**To do**: Write out only the tail of the records, beginning at the line containing "From the image, which of" and including the last line, exactly as written.

········

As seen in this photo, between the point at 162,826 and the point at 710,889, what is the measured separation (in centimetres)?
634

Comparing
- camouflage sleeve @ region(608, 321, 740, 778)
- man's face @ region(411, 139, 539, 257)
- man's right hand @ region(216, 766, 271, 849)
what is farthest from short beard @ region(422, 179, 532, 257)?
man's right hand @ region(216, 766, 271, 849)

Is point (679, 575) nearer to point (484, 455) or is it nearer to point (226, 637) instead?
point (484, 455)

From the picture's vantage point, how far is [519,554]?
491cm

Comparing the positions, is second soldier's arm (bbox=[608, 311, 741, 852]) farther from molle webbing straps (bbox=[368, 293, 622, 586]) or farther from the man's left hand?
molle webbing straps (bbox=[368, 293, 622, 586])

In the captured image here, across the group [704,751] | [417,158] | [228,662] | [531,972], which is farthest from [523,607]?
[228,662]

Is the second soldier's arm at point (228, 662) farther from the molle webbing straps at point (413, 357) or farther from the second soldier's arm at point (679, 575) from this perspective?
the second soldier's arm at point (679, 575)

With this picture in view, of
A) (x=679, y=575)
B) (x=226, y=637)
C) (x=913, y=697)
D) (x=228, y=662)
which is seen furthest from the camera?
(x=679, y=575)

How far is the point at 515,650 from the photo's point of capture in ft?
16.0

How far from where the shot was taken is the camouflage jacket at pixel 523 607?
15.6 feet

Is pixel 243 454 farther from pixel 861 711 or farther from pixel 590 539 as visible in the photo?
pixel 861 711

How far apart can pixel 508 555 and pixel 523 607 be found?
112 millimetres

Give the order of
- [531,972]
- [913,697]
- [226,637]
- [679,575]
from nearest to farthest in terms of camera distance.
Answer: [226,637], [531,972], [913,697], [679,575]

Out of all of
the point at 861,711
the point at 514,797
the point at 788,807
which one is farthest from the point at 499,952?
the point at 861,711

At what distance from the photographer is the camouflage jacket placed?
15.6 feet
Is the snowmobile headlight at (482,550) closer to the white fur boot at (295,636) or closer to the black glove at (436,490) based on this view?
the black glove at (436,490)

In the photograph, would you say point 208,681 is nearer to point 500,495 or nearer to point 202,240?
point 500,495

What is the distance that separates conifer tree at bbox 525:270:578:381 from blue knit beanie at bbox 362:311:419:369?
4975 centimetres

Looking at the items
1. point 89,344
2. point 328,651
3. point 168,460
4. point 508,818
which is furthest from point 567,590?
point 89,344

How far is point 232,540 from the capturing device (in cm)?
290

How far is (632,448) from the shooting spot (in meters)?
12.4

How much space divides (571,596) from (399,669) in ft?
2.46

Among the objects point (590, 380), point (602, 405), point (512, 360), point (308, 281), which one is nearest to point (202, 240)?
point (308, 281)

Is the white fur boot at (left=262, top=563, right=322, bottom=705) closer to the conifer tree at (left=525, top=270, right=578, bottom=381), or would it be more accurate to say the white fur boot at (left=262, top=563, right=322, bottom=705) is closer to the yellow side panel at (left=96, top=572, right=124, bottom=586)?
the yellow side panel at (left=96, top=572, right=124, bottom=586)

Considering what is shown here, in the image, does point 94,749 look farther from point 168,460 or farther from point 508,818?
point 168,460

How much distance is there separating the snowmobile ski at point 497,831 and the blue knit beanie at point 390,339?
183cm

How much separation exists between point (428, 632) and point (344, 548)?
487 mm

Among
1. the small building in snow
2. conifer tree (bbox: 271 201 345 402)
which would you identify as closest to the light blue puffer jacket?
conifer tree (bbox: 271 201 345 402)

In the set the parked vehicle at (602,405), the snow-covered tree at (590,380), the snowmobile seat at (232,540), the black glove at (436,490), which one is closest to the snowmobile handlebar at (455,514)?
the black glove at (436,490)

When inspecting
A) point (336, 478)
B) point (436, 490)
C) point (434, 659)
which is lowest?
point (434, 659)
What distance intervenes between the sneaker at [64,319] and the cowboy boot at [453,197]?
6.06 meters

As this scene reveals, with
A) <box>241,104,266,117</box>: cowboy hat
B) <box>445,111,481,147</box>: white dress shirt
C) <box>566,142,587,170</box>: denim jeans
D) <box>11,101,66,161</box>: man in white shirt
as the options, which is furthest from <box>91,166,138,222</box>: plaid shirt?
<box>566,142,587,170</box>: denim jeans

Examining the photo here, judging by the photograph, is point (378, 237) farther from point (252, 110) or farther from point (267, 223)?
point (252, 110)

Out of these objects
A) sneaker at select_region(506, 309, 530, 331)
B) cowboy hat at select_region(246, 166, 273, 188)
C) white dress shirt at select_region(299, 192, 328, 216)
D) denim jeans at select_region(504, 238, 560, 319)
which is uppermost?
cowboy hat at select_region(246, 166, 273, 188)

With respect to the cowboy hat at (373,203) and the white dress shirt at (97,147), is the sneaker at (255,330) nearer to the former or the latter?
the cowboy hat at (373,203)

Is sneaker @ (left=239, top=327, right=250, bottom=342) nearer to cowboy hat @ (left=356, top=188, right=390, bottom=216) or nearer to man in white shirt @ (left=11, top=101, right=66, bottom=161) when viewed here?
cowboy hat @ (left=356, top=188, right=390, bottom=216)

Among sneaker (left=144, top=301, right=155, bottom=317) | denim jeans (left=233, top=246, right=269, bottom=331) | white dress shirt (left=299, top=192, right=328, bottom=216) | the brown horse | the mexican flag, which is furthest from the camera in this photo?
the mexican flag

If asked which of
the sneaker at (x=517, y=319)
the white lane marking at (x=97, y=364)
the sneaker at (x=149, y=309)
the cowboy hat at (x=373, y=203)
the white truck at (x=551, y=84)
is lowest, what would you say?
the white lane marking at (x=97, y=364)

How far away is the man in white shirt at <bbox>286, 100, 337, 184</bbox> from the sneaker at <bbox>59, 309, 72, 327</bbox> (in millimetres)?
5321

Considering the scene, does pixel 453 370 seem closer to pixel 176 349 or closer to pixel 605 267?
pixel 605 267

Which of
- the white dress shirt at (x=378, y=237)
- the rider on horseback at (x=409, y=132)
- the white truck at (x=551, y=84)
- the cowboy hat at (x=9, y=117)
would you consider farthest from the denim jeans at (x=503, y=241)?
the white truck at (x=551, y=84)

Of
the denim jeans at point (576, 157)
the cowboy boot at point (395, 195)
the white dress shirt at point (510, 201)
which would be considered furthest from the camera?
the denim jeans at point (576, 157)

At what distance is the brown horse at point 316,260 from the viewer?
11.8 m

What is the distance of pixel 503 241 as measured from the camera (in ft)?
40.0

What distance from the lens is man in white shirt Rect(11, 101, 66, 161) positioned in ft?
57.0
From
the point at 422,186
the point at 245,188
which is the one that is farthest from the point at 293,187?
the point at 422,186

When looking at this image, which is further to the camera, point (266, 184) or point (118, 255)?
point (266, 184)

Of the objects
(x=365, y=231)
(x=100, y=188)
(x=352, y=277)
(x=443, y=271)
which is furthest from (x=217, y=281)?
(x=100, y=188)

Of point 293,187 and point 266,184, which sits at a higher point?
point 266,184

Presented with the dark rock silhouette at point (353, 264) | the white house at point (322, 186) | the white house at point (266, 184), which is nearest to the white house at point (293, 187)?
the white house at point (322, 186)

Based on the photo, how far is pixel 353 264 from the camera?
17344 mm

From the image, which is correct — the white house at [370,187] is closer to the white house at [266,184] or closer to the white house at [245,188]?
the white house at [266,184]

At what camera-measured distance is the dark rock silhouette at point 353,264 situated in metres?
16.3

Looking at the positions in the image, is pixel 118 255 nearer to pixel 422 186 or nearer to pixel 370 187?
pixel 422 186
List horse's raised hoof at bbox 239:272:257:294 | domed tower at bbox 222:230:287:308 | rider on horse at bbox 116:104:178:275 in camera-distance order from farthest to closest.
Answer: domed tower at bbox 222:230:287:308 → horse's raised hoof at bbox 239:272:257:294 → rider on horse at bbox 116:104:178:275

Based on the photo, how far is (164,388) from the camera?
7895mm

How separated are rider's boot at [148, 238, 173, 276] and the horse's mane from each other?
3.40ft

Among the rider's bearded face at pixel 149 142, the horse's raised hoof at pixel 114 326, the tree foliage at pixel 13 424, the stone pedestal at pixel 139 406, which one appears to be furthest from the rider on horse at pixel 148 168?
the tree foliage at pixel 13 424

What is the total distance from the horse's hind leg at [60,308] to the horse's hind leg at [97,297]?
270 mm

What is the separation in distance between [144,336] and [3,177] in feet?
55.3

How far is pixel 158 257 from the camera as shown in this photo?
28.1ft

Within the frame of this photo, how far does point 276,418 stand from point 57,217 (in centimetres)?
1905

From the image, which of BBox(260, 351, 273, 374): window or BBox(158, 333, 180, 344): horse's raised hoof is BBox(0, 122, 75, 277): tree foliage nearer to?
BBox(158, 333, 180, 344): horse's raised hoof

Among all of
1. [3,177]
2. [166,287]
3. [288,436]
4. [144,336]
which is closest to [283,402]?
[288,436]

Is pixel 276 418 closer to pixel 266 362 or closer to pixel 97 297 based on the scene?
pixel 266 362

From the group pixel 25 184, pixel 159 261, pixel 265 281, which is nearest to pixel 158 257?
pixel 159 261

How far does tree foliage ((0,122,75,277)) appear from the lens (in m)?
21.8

········

**Task result**:
From the image, which of BBox(260, 351, 273, 374): window or BBox(158, 333, 180, 344): horse's raised hoof is BBox(0, 122, 75, 277): tree foliage nearer to?
BBox(158, 333, 180, 344): horse's raised hoof

Among all of
1. [3,177]
2. [166,287]
3. [288,436]
4. [144,336]
which is closest to [283,402]?
[288,436]

Is pixel 276 418 closer to pixel 266 362 or closer to pixel 97 297 based on the scene?
pixel 266 362

From the group pixel 25 184, pixel 159 261, pixel 265 281, which is nearest to pixel 158 257?
pixel 159 261

How far does tree foliage ((0,122,75,277)) appear from the lens (in m)?
21.8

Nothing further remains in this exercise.